[Image and question data]
--
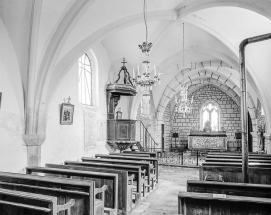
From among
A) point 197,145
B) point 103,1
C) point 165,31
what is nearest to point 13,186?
point 103,1

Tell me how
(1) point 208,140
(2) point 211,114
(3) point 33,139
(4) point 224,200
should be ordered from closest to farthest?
1. (4) point 224,200
2. (3) point 33,139
3. (1) point 208,140
4. (2) point 211,114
--
[Exercise directions] Rewrite the data above with "nearest" changed to "closest" and everything else kept the same. Leave the pictures out of your answer.

[Output for this task]
From among
A) point 197,145
B) point 103,1
C) point 165,31
what is closest to point 13,186?
point 103,1

Tell me how
(1) point 208,140
(2) point 211,114
(3) point 33,139
(4) point 224,200
should be ordered from closest to farthest?
1. (4) point 224,200
2. (3) point 33,139
3. (1) point 208,140
4. (2) point 211,114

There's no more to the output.